— Problem —
Leave out every picture, and return exactly the lines from the line containing "family: Phalangeridae" through the end of the records below, both inclusive.

(Collected data)
----------------------------------------

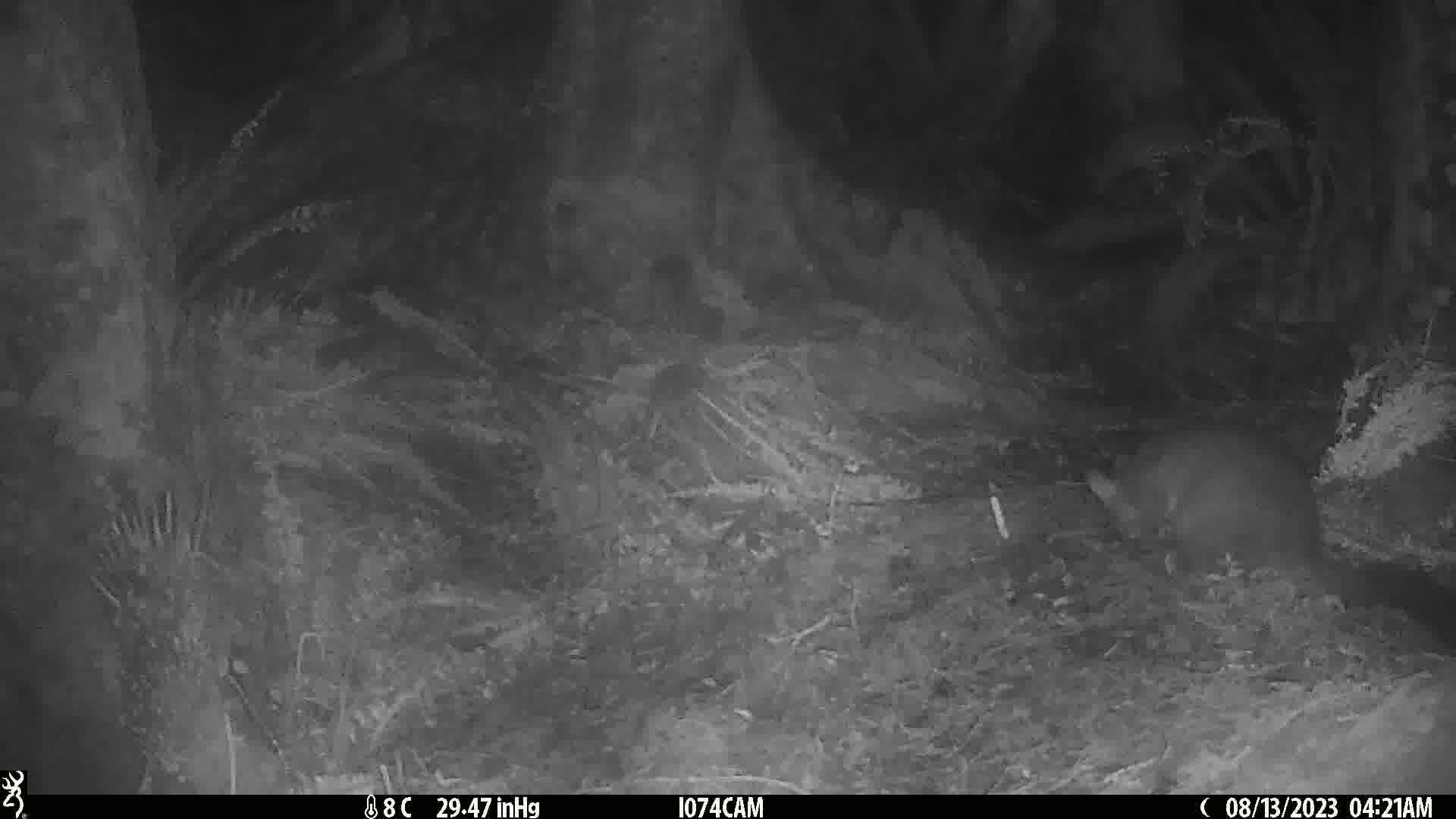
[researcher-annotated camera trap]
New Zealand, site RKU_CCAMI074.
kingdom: Animalia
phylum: Chordata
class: Mammalia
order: Diprotodontia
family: Phalangeridae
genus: Trichosurus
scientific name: Trichosurus vulpecula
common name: common brushtail possum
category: possum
Possum (common brushtail possum) (Trichosurus vulpecula).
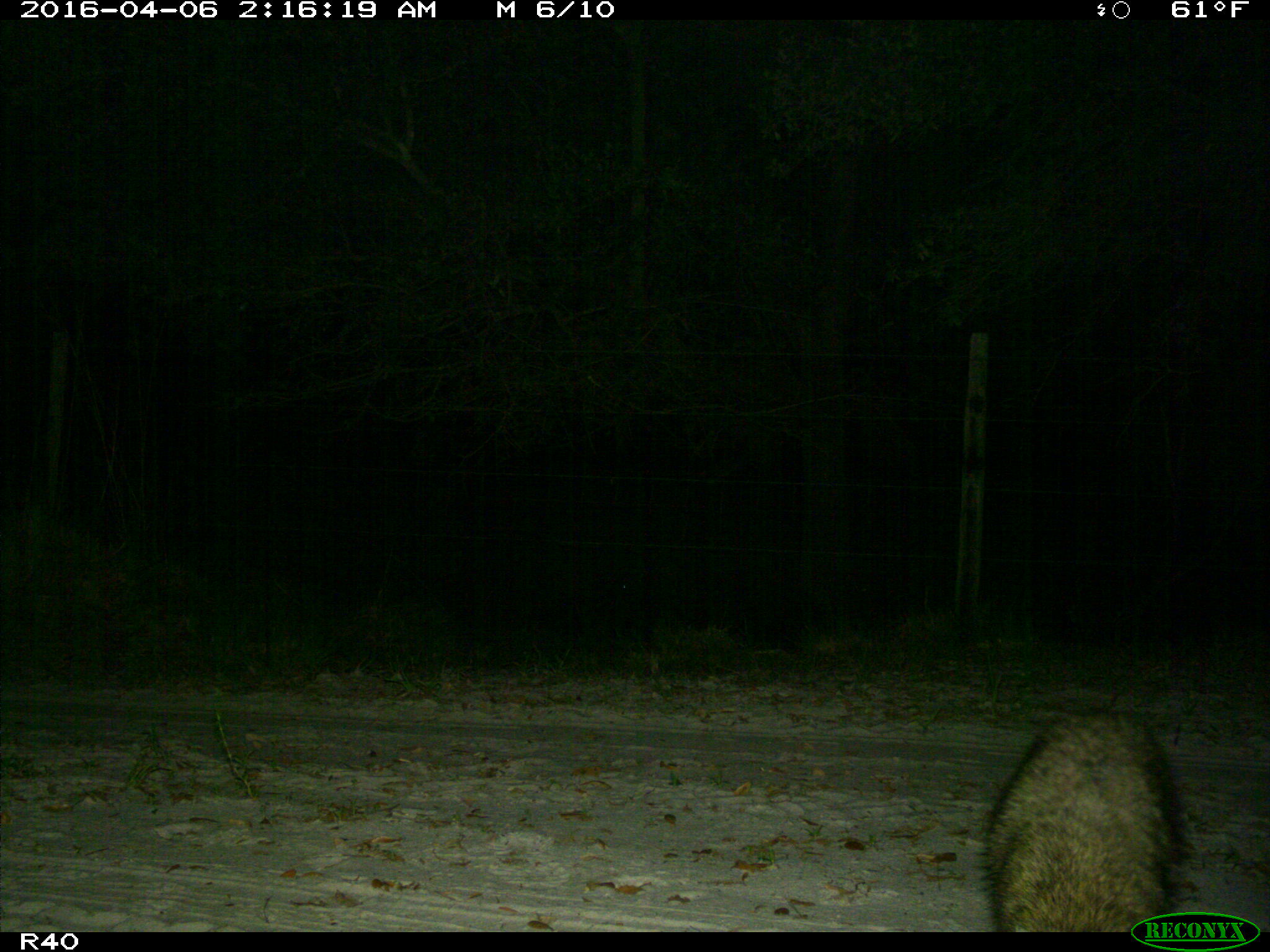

----------------------------------------

— Expected output —
family: Phalangeridae
genus: Trichosurus
scientific name: Trichosurus vulpecula
common name: common brushtail possum
category: possum
Possum (common brushtail possum) (Trichosurus vulpecula).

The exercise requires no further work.